So this is basically something very simple, as in just get the horizontal projection plot and from that get the location of the lines on the image. But the problem is that the threshold that is applied is very variable. If I stay at a safe level, the correct number of lines are extracted whereas on the other hand unwanted results are extracted.
For example here is the image:
And its horizontal projection:
And here is the code I am using to extract the text lines:
%complementing as text must be non zero and background should be 0
img_comp = imcomplement(img);
%calculate the horizontal projections and plot it to verify the threshold
horizontal_projections = sum(img_comp, 2);
plot(horizontal_projections)
%A very crude method of automatically detecting the threshold
proj_mean = mean(horizontal_projections);
lines = horizontal_projections > floor(proj_mean);
% Find Rising and falling edges
d = diff(lines);
startingColumns = find(d>0);
endingColumns = find(d<0);
% Extract each line and save it in a cell
for lines_k = 1 : length(startingColumns)

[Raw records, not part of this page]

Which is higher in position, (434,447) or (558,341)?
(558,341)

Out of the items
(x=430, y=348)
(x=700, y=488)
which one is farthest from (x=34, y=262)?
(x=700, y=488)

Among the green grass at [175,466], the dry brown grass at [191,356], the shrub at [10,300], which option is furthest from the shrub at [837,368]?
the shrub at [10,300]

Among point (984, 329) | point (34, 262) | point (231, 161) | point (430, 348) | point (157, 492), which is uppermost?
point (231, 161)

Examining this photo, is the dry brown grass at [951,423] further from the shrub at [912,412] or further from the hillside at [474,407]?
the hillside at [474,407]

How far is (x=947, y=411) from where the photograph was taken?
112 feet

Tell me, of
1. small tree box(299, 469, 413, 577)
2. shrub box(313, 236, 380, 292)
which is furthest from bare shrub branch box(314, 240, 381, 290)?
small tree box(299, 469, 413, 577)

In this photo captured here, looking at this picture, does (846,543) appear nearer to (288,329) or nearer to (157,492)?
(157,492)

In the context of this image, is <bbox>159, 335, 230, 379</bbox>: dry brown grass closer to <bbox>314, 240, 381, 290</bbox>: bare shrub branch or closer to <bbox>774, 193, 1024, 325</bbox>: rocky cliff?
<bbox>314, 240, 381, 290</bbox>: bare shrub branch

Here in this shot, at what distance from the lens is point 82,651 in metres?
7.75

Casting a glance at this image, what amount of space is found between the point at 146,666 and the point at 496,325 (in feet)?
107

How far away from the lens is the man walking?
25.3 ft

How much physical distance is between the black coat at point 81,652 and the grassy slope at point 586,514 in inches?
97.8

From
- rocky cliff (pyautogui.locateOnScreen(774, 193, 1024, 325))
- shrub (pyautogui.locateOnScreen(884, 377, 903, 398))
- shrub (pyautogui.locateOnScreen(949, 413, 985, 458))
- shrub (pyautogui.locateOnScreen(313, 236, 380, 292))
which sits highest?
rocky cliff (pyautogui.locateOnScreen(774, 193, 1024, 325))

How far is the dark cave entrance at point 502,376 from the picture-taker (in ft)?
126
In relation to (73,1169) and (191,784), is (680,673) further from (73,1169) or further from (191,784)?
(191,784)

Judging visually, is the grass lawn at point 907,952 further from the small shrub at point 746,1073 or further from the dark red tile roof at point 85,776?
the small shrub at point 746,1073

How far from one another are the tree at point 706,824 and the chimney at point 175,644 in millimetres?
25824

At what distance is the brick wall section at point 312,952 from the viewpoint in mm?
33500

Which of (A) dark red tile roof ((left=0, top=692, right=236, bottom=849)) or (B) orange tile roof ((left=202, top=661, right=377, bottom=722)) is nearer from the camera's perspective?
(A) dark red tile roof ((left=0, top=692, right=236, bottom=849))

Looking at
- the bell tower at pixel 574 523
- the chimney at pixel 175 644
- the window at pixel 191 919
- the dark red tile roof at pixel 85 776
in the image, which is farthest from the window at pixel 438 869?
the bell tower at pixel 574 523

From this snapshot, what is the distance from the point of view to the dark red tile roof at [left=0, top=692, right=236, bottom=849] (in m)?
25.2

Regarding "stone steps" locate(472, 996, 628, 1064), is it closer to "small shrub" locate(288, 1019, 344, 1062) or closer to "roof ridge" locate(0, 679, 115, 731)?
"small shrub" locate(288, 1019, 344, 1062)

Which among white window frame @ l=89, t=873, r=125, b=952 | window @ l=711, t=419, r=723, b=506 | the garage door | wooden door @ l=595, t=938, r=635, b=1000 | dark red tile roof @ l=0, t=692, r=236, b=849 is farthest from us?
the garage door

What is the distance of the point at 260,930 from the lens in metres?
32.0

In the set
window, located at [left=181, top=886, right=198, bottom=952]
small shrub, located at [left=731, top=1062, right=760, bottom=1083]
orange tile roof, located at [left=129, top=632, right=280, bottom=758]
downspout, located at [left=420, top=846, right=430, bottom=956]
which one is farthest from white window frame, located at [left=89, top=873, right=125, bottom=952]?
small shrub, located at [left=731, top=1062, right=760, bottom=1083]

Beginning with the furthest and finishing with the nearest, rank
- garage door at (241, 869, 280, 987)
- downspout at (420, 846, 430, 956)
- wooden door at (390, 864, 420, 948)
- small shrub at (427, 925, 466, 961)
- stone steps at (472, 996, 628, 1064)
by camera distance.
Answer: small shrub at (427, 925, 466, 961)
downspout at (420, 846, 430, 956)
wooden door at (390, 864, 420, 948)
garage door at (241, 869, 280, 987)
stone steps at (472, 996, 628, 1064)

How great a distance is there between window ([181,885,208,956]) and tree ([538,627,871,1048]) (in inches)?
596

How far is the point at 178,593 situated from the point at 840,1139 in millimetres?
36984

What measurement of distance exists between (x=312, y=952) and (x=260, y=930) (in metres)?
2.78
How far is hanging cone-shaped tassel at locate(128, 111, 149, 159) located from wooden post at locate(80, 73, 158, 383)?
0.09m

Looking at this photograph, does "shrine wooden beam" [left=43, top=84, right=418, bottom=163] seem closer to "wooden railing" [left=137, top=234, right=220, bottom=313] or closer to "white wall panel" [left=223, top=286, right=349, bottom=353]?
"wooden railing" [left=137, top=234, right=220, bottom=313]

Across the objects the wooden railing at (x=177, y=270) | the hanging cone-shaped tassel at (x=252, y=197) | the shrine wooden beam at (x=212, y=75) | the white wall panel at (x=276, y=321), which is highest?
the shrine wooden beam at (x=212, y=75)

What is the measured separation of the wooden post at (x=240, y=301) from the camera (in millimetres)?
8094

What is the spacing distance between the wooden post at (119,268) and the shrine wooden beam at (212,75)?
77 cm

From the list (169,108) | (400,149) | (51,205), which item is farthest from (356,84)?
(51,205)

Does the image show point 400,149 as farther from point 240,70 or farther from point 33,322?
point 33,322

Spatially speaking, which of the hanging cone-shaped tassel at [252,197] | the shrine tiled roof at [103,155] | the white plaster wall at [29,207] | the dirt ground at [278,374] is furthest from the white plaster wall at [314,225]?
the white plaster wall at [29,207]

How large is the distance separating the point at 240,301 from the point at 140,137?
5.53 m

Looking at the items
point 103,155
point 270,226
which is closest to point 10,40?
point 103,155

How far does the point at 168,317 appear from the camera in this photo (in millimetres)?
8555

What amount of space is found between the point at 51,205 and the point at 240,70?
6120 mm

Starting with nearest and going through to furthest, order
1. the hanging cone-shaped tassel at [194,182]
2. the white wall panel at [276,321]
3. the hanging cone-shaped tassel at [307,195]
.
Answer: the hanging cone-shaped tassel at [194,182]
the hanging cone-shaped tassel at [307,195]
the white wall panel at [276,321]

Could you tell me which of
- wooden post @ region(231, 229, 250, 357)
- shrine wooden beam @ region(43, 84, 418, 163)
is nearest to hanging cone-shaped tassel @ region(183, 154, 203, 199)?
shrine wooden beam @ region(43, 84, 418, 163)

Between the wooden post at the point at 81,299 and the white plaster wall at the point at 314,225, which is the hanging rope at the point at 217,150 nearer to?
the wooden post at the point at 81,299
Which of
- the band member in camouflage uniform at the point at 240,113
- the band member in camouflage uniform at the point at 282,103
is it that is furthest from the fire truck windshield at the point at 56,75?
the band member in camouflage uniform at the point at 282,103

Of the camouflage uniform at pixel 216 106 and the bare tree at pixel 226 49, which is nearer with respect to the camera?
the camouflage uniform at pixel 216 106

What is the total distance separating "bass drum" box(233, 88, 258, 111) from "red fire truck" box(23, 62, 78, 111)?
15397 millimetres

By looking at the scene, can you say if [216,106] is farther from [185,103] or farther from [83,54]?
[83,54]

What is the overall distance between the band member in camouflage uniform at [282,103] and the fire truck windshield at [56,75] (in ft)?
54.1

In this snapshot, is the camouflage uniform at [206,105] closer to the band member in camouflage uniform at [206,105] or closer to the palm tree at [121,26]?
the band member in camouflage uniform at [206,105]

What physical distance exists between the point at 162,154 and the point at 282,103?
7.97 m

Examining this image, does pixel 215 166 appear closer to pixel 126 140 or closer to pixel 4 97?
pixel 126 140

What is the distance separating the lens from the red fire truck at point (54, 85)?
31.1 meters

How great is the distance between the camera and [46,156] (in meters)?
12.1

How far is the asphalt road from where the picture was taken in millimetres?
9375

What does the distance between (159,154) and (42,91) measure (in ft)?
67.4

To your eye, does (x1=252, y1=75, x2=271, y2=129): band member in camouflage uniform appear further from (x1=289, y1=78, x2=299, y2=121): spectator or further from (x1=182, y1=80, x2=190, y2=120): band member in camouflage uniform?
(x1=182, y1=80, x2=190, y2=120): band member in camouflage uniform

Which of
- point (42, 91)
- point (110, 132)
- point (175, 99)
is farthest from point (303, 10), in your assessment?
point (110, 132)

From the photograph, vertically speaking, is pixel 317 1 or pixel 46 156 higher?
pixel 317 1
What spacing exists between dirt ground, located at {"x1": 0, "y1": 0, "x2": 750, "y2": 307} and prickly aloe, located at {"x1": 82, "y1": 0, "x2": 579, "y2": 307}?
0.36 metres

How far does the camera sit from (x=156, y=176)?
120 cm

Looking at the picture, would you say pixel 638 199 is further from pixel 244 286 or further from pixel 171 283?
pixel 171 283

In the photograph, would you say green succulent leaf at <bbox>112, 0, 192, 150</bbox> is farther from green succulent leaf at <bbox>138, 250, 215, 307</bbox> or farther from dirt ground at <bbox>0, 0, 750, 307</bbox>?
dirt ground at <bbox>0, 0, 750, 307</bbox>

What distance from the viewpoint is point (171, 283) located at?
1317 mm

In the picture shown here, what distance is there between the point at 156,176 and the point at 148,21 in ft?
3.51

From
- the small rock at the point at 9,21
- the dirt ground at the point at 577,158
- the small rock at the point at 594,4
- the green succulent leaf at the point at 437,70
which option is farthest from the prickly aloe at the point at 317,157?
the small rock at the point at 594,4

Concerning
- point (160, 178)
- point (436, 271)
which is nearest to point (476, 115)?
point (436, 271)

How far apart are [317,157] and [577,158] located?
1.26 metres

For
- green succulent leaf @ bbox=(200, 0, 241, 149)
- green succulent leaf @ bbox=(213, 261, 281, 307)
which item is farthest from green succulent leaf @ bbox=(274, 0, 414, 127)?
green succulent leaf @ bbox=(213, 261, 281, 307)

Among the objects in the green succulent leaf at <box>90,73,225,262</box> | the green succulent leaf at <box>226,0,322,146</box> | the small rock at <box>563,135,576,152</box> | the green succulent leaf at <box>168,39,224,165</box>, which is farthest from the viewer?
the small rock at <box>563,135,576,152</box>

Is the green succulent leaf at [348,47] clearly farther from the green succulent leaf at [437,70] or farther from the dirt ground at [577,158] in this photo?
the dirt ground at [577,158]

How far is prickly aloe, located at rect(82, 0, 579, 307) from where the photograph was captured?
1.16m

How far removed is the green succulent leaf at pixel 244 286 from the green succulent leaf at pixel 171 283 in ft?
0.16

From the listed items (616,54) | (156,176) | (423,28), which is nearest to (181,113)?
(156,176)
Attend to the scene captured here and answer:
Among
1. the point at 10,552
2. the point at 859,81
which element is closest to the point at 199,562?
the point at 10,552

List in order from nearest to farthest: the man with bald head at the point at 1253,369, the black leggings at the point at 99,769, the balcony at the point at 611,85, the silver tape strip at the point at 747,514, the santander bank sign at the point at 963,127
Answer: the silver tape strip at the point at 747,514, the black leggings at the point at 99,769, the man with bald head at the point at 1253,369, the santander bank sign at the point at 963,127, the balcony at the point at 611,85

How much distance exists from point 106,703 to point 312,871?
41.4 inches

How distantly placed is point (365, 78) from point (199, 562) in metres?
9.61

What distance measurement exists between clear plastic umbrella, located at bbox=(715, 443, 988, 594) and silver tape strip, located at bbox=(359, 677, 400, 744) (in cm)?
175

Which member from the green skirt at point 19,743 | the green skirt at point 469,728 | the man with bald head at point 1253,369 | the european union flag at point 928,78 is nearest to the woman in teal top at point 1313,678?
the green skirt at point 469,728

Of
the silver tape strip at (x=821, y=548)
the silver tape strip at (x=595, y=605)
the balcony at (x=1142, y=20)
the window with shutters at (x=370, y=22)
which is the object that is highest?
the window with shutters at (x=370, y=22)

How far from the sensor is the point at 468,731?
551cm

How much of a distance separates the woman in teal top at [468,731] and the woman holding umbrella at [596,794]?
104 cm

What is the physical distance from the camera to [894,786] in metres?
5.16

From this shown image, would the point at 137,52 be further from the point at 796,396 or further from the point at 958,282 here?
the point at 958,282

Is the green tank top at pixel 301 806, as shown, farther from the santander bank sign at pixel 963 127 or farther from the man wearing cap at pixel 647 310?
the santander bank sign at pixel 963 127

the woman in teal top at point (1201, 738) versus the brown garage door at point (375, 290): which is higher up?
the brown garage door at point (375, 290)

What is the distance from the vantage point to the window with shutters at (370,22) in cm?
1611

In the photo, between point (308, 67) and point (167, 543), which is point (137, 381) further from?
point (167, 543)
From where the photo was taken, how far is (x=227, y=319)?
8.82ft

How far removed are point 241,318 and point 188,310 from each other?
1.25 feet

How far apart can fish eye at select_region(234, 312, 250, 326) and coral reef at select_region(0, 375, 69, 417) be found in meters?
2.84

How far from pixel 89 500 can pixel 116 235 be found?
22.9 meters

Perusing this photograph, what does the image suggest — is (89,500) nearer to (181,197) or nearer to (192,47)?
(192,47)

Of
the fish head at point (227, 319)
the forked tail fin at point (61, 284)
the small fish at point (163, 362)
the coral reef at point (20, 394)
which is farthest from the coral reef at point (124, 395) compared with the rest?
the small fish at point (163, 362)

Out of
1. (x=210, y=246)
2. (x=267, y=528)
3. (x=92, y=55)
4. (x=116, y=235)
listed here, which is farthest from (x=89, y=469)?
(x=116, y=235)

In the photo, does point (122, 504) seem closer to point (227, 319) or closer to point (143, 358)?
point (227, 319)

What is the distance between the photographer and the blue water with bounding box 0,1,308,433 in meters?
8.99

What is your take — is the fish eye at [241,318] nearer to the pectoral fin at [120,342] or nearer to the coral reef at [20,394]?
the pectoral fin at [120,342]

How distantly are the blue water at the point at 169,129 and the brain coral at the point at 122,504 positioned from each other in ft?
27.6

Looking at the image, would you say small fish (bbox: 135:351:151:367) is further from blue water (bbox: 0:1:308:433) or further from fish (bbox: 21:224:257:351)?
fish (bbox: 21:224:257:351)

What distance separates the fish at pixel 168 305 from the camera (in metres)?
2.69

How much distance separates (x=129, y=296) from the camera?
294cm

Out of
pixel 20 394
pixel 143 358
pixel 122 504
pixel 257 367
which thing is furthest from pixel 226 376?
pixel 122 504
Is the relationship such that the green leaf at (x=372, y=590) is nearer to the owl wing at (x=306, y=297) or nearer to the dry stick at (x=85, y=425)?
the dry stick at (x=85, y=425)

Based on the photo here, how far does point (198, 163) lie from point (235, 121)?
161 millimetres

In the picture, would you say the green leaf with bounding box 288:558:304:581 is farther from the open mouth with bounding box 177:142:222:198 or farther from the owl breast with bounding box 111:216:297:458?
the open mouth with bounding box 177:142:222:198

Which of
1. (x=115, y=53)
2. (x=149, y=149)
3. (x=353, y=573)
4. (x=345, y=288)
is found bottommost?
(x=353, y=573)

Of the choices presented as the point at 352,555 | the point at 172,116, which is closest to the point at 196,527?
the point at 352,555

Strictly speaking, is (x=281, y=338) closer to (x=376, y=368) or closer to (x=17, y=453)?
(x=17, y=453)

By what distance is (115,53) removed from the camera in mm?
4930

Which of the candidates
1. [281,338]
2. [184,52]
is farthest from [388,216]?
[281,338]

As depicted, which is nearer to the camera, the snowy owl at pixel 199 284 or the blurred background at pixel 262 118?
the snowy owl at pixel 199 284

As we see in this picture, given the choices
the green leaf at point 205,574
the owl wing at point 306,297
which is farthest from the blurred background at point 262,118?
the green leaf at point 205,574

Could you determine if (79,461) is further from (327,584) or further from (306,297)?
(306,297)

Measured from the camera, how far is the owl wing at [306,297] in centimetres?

lines_extracted{lines_k} = img(startingColumns(lines_k):endingColumns(lines_k), :);
end
I want to automate the threshold selection but am having trouble, if I use the threshold shown in my code that is the mean of the projections, it does extract 9 lines which are correct but the lines lose a lot of data as in:
This is the second line, the extenders and descenders of the letters have been cut off. Using the half of mean or third of it works but its different for every image and does not automate it at all.
What about converting to YCbCr color space? Using the conversion formula from Wikipedia.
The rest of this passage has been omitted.